TASK BRIEF:
Resume the online discussion of rising home insurance costs, writing what follows its final comment.

TEXT PROVIDED:
Everywhere will be looking at premium increases and / or coverage decreases well above the rate of general inflation for years to come. Those coverage decreases usually come in the form of fussier exclusions and / or deductible increases, not in the form of dollar reductions in the stated policy maximums.
Which themselves need to go up (and thereby trigger more premium increases) to cover the ever increasing cost of building / rebuilding / repairing modern construction.
We’ve lived in a fools’ paradise of lossleader cheap insurance for 50-75 years now. The recovery to economic realism will not be pleasant.
Your insurance agent might be able to estimate your premiums for recent years with a lower deductible. My guess is that you save money over time with the premium set that high.
In recent years, it seems I’ve heard more home and car owners speak of filing claims for what I would consider minor matters or normal wear and tear. Every time I hear that, I think, “Wait til you see your premiums next time you renew!”
I have no sympathy for the insurance industry, but I wonder how much consumer behavior contributes.
I can’t say if it’s different for different types of damage, but last week I had a tree fall on my house during a storm. So far the insurance is covering about 75% of the roof being replaced, a torn off eve, broken gutters/leaf guards and some water damaged stuff in my garage. My deductible is $1000. And like car insurance, if they decide to go after the neighbor (it was his tree), and collect from him or his insurance, I’ll get the deductible back.
Not sure how much behavior plays a part for home insurance (I know fraud and premium avoidance is a significant factor in auto rates) but I do know the increase in weather events is a large part of the increase. In 2024 there were more than $8 billion of weather related claims. Just the one hailstorm in Calgary cost $3 billion in claims.
Indeed. We moved to the UK some years ago and bought a house.
Our yearly house insurance here is equivalent to about $500 at current exchange rate.
We do still have a house in the US (my wife is a US citizen, and one of our daughters lives there).
But US insurance rates became so ridiculous that I refused to pay them. We just carry (much cheaper) liability insurance on the US house. Because there is always the possibility of someone coming at you with a nuisance lawsuit (actually happened about 10 years ago) where the potential expense is rather unlimited…
Mind you the US house is mortgage-free. If you have a mortgage, the financial industry has you over a barrel…
Once you take investment income into account, I’m pretty sure property-casualty insurance hasn’t taken a loss in the US in at least 30 years. If you only look at underwriting profits/losses, they’ve been profitable six of the last ten years. Now, whether the return implied there matches the risk, I can’t say.

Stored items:
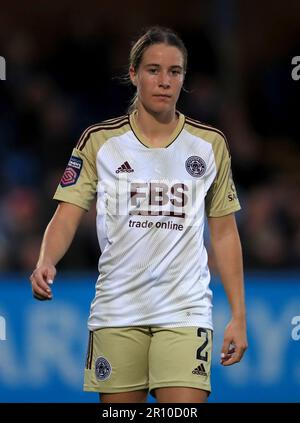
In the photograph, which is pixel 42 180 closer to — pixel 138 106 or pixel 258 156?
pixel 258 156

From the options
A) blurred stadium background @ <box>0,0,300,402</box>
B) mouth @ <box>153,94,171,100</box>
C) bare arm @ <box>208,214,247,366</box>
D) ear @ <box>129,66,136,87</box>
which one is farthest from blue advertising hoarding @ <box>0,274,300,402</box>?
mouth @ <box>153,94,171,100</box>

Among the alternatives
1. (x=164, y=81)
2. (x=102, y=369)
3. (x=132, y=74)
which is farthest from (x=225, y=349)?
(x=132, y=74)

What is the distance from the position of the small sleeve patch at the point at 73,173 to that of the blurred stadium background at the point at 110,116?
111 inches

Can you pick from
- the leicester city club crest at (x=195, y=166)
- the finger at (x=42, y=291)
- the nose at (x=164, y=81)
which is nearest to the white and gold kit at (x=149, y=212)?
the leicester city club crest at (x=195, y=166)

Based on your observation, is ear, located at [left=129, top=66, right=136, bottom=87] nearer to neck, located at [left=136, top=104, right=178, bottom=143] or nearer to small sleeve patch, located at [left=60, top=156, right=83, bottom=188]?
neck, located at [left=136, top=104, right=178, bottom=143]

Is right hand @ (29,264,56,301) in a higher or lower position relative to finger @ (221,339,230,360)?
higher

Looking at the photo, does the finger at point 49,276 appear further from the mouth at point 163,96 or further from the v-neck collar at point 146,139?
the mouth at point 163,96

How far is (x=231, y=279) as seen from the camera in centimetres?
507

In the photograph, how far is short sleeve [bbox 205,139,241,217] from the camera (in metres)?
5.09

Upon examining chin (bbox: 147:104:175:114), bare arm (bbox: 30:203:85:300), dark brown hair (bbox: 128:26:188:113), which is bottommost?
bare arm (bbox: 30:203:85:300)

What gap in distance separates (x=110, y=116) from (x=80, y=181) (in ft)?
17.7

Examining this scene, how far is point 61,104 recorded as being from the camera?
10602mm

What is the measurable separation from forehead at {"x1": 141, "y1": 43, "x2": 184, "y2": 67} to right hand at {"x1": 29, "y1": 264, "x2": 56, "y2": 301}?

==

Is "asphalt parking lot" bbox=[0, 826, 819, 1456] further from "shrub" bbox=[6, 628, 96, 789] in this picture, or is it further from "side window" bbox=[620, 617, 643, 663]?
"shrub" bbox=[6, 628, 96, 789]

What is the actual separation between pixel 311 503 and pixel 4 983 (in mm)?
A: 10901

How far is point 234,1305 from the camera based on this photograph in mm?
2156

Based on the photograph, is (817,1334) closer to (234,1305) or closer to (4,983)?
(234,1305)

WRITTEN ANSWER:
Ah, if he’s only talking Florida, it’s a train wreck of broken promises, poor regulation, a shitty state-based market of effectively last resort, and undercapitalized, fly-by-night insurers. Good luck, I say.
One issue is our emergency fund got drained last year. I had a company offer to pay my deductible for my car with the cracked windshield and at least a dozen dents from the hail. Is it a thing that a roofer would offer to pay my deductible to repair my roof?
The second issue is how to get someone reliable that would be honest if my roof doesn’t need repaired. I don’t want to pay $5000 if the roofer’s goal is to defraud my insurance out of tens of thousands. Should I just go with the roofer they recommend for an inspection (if free)?
I think there’s a psychological and/or consumer training issue going on. I believe it’s safe to say that my parents, in their youth, would have considered any insurance (medical, home, auto) as a tool to cover catastrophic and financially ruinous losses only. Not a use-as-you-go tool. I think the change in the last couple of decades in health insurance has modified expectations; the idea that insurance will pay a significant of even mundane doctor visits and such. People are then surprised that fixing a small scrape on their car can have a really large impact on cumulative premiums vs eating the out of pocket cost to just fix the damage privately.